▸ **Work task**: Please output each entry exactly as it appears.

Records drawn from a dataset
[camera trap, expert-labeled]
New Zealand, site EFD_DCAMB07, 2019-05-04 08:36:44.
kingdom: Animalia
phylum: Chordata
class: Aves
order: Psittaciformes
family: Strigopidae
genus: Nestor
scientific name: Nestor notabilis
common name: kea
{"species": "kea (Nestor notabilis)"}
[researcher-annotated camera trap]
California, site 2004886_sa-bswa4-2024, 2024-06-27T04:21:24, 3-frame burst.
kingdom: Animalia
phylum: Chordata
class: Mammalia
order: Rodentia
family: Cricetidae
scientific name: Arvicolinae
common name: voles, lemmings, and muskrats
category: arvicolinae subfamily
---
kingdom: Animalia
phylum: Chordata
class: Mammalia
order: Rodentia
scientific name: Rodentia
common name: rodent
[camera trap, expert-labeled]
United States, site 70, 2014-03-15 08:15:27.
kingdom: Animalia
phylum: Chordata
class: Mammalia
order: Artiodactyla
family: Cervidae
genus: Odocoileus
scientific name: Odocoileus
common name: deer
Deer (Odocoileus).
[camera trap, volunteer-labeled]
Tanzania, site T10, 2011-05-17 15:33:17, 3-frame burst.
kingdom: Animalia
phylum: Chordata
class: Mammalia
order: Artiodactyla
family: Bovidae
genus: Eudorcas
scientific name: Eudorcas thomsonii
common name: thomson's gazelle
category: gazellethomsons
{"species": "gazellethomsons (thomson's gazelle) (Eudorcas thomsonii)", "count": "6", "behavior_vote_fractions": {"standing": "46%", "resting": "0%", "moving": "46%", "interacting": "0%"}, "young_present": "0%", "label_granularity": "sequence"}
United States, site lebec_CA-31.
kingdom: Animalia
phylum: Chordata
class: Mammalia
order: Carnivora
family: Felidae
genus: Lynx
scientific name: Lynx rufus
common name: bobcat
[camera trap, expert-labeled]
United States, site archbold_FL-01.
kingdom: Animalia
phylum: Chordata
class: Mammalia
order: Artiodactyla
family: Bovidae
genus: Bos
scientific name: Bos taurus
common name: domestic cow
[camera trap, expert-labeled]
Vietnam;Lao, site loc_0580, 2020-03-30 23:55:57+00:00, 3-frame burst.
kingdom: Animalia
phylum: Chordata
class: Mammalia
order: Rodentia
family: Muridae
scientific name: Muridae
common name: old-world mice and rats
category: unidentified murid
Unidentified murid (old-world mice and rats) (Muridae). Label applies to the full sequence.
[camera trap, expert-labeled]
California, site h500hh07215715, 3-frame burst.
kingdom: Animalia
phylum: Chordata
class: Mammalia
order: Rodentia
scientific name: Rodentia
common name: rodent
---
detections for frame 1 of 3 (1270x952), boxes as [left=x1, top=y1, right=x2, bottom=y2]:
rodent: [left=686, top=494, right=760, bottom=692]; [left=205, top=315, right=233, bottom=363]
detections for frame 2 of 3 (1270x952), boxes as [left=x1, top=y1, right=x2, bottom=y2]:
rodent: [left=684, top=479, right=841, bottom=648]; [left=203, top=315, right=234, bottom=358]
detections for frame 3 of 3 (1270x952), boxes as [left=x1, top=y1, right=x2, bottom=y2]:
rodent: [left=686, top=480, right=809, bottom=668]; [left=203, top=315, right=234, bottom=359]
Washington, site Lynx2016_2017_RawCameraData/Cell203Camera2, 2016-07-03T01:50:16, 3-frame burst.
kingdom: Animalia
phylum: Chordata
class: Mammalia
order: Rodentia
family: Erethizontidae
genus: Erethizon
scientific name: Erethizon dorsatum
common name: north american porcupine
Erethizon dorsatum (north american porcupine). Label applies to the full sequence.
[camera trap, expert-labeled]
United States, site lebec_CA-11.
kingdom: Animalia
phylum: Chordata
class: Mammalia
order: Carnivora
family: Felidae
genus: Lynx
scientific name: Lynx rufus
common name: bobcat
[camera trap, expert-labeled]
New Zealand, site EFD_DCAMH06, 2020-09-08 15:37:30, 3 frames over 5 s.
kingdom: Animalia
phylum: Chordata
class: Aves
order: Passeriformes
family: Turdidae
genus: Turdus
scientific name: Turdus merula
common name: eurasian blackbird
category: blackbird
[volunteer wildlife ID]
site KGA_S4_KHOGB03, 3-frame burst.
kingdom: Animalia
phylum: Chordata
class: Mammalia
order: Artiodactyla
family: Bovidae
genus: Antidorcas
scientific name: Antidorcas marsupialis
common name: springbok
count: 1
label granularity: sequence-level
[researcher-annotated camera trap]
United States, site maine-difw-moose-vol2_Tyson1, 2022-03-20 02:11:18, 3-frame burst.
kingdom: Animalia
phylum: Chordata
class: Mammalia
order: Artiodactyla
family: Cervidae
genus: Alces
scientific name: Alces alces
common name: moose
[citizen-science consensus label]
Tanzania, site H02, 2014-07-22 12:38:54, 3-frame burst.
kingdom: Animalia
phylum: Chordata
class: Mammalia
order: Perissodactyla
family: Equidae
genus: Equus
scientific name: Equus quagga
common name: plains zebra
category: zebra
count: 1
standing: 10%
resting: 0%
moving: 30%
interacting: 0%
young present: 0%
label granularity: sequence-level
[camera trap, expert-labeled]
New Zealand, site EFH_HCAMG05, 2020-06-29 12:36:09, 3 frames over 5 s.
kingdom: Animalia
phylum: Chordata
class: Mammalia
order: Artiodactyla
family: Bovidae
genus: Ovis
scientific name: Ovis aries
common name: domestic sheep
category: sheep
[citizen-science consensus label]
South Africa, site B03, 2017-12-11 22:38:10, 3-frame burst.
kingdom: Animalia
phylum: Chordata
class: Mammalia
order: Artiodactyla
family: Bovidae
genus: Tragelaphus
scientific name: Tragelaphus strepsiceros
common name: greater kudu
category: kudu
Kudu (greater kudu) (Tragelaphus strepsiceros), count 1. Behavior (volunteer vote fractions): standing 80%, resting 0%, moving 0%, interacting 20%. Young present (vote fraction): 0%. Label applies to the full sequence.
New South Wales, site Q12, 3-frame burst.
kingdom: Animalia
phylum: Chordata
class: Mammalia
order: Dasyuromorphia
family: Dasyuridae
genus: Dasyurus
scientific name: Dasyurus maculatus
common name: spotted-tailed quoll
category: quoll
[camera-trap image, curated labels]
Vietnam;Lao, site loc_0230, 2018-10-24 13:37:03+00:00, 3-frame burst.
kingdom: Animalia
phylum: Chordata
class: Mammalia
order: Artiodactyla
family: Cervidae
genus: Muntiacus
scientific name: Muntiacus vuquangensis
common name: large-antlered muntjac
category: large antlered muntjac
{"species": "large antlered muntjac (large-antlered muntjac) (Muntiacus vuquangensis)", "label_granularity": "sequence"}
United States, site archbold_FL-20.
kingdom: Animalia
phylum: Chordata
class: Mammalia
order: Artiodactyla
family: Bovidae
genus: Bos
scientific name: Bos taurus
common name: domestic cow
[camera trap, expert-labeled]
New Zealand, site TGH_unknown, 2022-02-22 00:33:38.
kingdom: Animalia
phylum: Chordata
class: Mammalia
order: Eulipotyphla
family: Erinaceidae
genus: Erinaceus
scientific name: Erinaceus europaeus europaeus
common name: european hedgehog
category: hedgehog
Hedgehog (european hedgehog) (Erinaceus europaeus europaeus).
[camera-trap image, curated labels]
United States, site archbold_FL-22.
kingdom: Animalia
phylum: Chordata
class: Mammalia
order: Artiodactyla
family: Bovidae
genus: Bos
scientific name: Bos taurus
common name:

▸ **Output**:
[camera trap, expert-labeled]
New Zealand, site EFD_DCAMB07, 2019-05-04 08:36:44.
kingdom: Animalia
phylum: Chordata
class: Aves
order: Psittaciformes
family: Strigopidae
genus: Nestor
scientific name: Nestor notabilis
common name: kea
{"species": "kea (Nestor notabilis)"}
[researcher-annotated camera trap]
California, site 2004886_sa-bswa4-2024, 2024-06-27T04:21:24, 3-frame burst.
kingdom: Animalia
phylum: Chordata
class: Mammalia
order: Rodentia
family: Cricetidae
scientific name: Arvicolinae
common name: voles, lemmings, and muskrats
category: arvicolinae subfamily
---
kingdom: Animalia
phylum: Chordata
class: Mammalia
order: Rodentia
scientific name: Rodentia
common name: rodent
[camera trap, expert-labeled]
United States, site 70, 2014-03-15 08:15:27.
kingdom: Animalia
phylum: Chordata
class: Mammalia
order: Artiodactyla
family: Cervidae
genus: Odocoileus
scientific name: Odocoileus
common name: deer
Deer (Odocoileus).
[camera trap, volunteer-labeled]
Tanzania, site T10, 2011-05-17 15:33:17, 3-frame burst.
kingdom: Animalia
phylum: Chordata
class: Mammalia
order: Artiodactyla
family: Bovidae
genus: Eudorcas
scientific name: Eudorcas thomsonii
common name: thomson's gazelle
category: gazellethomsons
{"species": "gazellethomsons (thomson's gazelle) (Eudorcas thomsonii)", "count": "6", "behavior_vote_fractions": {"standing": "46%", "resting": "0%", "moving": "46%", "interacting": "0%"}, "young_present": "0%", "label_granularity": "sequence"}
United States, site lebec_CA-31.
kingdom: Animalia
phylum: Chordata
class: Mammalia
order: Carnivora
family: Felidae
genus: Lynx
scientific name: Lynx rufus
common name: bobcat
[camera trap, expert-labeled]
United States, site archbold_FL-01.
kingdom: Animalia
phylum: Chordata
class: Mammalia
order: Artiodactyla
family: Bovidae
genus: Bos
scientific name: Bos taurus
common name: domestic cow
[camera trap, expert-labeled]
Vietnam;Lao, site loc_0580, 2020-03-30 23:55:57+00:00, 3-frame burst.
kingdom: Animalia
phylum: Chordata
class: Mammalia
order: Rodentia
family: Muridae
scientific name: Muridae
common name: old-world mice and rats
category: unidentified murid
Unidentified murid (old-world mice and rats) (Muridae). Label applies to the full sequence.
[camera trap, expert-labeled]
California, site h500hh07215715, 3-frame burst.
kingdom: Animalia
phylum: Chordata
class: Mammalia
order: Rodentia
scientific name: Rodentia
common name: rodent
---
detections for frame 1 of 3 (1270x952), boxes as [left=x1, top=y1, right=x2, bottom=y2]:
rodent: [left=686, top=494, right=760, bottom=692]; [left=205, top=315, right=233, bottom=363]
detections for frame 2 of 3 (1270x952), boxes as [left=x1, top=y1, right=x2, bottom=y2]:
rodent: [left=684, top=479, right=841, bottom=648]; [left=203, top=315, right=234, bottom=358]
detections for frame 3 of 3 (1270x952), boxes as [left=x1, top=y1, right=x2, bottom=y2]:
rodent: [left=686, top=480, right=809, bottom=668]; [left=203, top=315, right=234, bottom=359]
Washington, site Lynx2016_2017_RawCameraData/Cell203Camera2, 2016-07-03T01:50:16, 3-frame burst.
kingdom: Animalia
phylum: Chordata
class: Mammalia
order: Rodentia
family: Erethizontidae
genus: Erethizon
scientific name: Erethizon dorsatum
common name: north american porcupine
Erethizon dorsatum (north american porcupine). Label applies to the full sequence.
[camera trap, expert-labeled]
United States, site lebec_CA-11.
kingdom: Animalia
phylum: Chordata
class: Mammalia
order: Carnivora
family: Felidae
genus: Lynx
scientific name: Lynx rufus
common name: bobcat
[camera trap, expert-labeled]
New Zealand, site EFD_DCAMH06, 2020-09-08 15:37:30, 3 frames over 5 s.
kingdom: Animalia
phylum: Chordata
class: Aves
order: Passeriformes
family: Turdidae
genus: Turdus
scientific name: Turdus merula
common name: eurasian blackbird
category: blackbird
[volunteer wildlife ID]
site KGA_S4_KHOGB03, 3-frame burst.
kingdom: Animalia
phylum: Chordata
class: Mammalia
order: Artiodactyla
family: Bovidae
genus: Antidorcas
scientific name: Antidorcas marsupialis
common name: springbok
count: 1
label granularity: sequence-level
[researcher-annotated camera trap]
United States, site maine-difw-moose-vol2_Tyson1, 2022-03-20 02:11:18, 3-frame burst.
kingdom: Animalia
phylum: Chordata
class: Mammalia
order: Artiodactyla
family: Cervidae
genus: Alces
scientific name: Alces alces
common name: moose
[citizen-science consensus label]
Tanzania, site H02, 2014-07-22 12:38:54, 3-frame burst.
kingdom: Animalia
phylum: Chordata
class: Mammalia
order: Perissodactyla
family: Equidae
genus: Equus
scientific name: Equus quagga
common name: plains zebra
category: zebra
count: 1
standing: 10%
resting: 0%
moving: 30%
interacting: 0%
young present: 0%
label granularity: sequence-level
[camera trap, expert-labeled]
New Zealand, site EFH_HCAMG05, 2020-06-29 12:36:09, 3 frames over 5 s.
kingdom: Animalia
phylum: Chordata
class: Mammalia
order: Artiodactyla
family: Bovidae
genus: Ovis
scientific name: Ovis aries
common name: domestic sheep
category: sheep
[citizen-science consensus label]
South Africa, site B03, 2017-12-11 22:38:10, 3-frame burst.
kingdom: Animalia
phylum: Chordata
class: Mammalia
order: Artiodactyla
family: Bovidae
genus: Tragelaphus
scientific name: Tragelaphus strepsiceros
common name: greater kudu
category: kudu
Kudu (greater kudu) (Tragelaphus strepsiceros), count 1. Behavior (volunteer vote fractions): standing 80%, resting 0%, moving 0%, interacting 20%. Young present (vote fraction): 0%. Label applies to the full sequence.
New South Wales, site Q12, 3-frame burst.
kingdom: Animalia
phylum: Chordata
class: Mammalia
order: Dasyuromorphia
family: Dasyuridae
genus: Dasyurus
scientific name: Dasyurus maculatus
common name: spotted-tailed quoll
category: quoll
[camera-trap image, curated labels]
Vietnam;Lao, site loc_0230, 2018-10-24 13:37:03+00:00, 3-frame burst.
kingdom: Animalia
phylum: Chordata
class: Mammalia
order: Artiodactyla
family: Cervidae
genus: Muntiacus
scientific name: Muntiacus vuquangensis
common name: large-antlered muntjac
category: large antlered muntjac
{"species": "large antlered muntjac (large-antlered muntjac) (Muntiacus vuquangensis)", "label_granularity": "sequence"}
United States, site archbold_FL-20.
kingdom: Animalia
phylum: Chordata
class: Mammalia
order: Artiodactyla
family: Bovidae
genus: Bos
scientific name: Bos taurus
common name: domestic cow
[camera trap, expert-labeled]
New Zealand, site TGH_unknown, 2022-02-22 00:33:38.
kingdom: Animalia
phylum: Chordata
class: Mammalia
order: Eulipotyphla
family: Erinaceidae
genus: Erinaceus
scientific name: Erinaceus europaeus europaeus
common name: european hedgehog
category: hedgehog
Hedgehog (european hedgehog) (Erinaceus europaeus europaeus).
[camera-trap image, curated labels]
United States, site archbold_FL-22.
kingdom: Animalia
phylum: Chordata
class: Mammalia
order: Artiodactyla
family: Bovidae
genus: Bos
scientific name: Bos taurus
common name:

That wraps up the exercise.